Rhode Island officials, speaking after Moody's Investors Service elevated the bond rating of Central Falls, envision brighter days for the once-bankrupt city.
"Our handling of the Central Falls bankruptcy presents a national model to other municipalities in dire financial straits," Gov. Lincoln Chafee, echoing comments last month by a bankruptcy judge, said Friday after Moody's raised Central Falls' rating two notches, to B2 with a positive outlook from Caa1 with a negative outlook.
The rating, however, is still in junk status.
Moody's cited the city's six-year financial plan, quick implementation of a balanced budget and making its general obligation bond payments while in bankruptcy.
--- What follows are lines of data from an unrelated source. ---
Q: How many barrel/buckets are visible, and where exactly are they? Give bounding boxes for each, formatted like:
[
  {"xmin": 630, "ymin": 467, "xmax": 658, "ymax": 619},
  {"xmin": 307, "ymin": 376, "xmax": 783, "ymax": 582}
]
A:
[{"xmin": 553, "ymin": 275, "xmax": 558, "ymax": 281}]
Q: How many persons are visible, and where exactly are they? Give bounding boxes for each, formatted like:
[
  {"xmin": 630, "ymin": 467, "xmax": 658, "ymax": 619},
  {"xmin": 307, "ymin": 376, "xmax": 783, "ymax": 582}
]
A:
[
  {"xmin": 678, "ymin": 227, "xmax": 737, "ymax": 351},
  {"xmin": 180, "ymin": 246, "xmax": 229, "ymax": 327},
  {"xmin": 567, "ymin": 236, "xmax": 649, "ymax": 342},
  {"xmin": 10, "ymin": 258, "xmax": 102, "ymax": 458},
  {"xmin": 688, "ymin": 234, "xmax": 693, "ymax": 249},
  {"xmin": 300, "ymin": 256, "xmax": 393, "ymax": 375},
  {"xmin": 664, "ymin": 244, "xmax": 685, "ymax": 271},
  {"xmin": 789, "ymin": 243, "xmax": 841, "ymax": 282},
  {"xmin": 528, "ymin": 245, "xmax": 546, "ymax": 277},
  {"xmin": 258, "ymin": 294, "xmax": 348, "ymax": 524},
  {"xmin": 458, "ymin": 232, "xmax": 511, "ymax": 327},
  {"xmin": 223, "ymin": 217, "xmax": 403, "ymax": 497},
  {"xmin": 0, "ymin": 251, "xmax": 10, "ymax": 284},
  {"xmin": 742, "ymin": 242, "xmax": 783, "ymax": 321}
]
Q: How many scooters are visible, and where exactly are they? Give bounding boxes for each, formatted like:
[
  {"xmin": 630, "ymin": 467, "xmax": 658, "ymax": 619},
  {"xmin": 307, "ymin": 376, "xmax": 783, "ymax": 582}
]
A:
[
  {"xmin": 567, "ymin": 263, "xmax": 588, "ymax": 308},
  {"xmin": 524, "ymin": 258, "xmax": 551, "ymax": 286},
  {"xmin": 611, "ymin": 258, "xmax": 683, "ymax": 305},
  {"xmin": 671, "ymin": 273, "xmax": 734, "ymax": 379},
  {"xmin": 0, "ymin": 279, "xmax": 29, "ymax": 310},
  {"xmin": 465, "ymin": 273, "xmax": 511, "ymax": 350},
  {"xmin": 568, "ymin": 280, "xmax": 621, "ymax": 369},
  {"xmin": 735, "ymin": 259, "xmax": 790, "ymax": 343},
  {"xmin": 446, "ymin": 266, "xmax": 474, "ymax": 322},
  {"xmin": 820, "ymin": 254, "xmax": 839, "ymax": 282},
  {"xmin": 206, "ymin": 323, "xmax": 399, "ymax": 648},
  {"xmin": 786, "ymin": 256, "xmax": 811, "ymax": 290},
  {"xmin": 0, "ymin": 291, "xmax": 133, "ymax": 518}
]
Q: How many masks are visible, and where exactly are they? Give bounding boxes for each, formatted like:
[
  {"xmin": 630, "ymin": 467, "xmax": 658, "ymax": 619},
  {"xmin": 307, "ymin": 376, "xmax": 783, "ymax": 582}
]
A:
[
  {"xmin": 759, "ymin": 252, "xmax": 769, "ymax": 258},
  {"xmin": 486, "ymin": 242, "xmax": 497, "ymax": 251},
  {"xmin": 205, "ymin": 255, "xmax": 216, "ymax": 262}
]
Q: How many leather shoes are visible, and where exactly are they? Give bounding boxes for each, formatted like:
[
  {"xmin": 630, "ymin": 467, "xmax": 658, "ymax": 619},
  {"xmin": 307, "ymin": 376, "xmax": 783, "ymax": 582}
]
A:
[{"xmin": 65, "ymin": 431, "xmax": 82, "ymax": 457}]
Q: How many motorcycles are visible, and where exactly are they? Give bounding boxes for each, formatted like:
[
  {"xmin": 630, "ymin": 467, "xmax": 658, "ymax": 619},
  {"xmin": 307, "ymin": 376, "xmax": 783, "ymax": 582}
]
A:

The upgrade affects $14.7 million in outstanding general obligation bonds. Moody's also affirmed the city's Ba1 underlying rating and stable outlook on the Rhode Island Health and Educational Building Corp.'s Series 2007B bonds, affecting $1.3 million in rated debt.
Judge Frank Bailey in Providence, R.I., approved Central Falls' emergence from Chapter 9 protection in September, ending only a 13-month stay. A state law enacted in 2011 that gave bondholders priority in a bankruptcy filing enabled the city to stay current on its GO payments.
When it filed bankruptcy on Aug. 1, 2011, Central Falls had an $80 million unfunded pension liability. While in Chapter 9, it reworked its pension and other post-employment packages, reducing benefits to police and fire retirees by up to 55%.
"The bankruptcy process has resulted in a significant reduction in the financial pressure related to employee salaries, pensions and health care. The rating also incorporates Moody's expectation that the city will continue to make general obligation debt service payments, given the state law creating a priority lien for general obligation bondholders and the absence of challenges to the payments by other creditors," Moody's said.
As part of a plan to restore local control to Central Falls, where the mayor and City Council had their powers stripped, a special primary for the now-vacant mayor's seat is scheduled for the Nov. 6 election day, with the general election set for Dec. 11.
Charles Moreau resigned as mayor last month while agreeing to plead guilty to a kickback scheme involving the boarding up of houses.
The state has been promoting Central Falls activities, including a recent restaurant week. "We want Central Falls to be a place where people visit and do business," revenue director Rosemary Booth Gallogly said in a recent interview with The Bond Buyer in Providence.
Moody's, however, warned that Central Falls still faces serious challenges, including budgetary pressure from escalating expenditures and projected weak revenue growth, including the recent loss of an annual payment in lieu of taxes from the Wyatt Detention Center.
"The city also has a limited and declining tax base characterized by weak socioeconomic indicators, including the highest poverty rate in the state, and an elevated debt burden," Moody's said.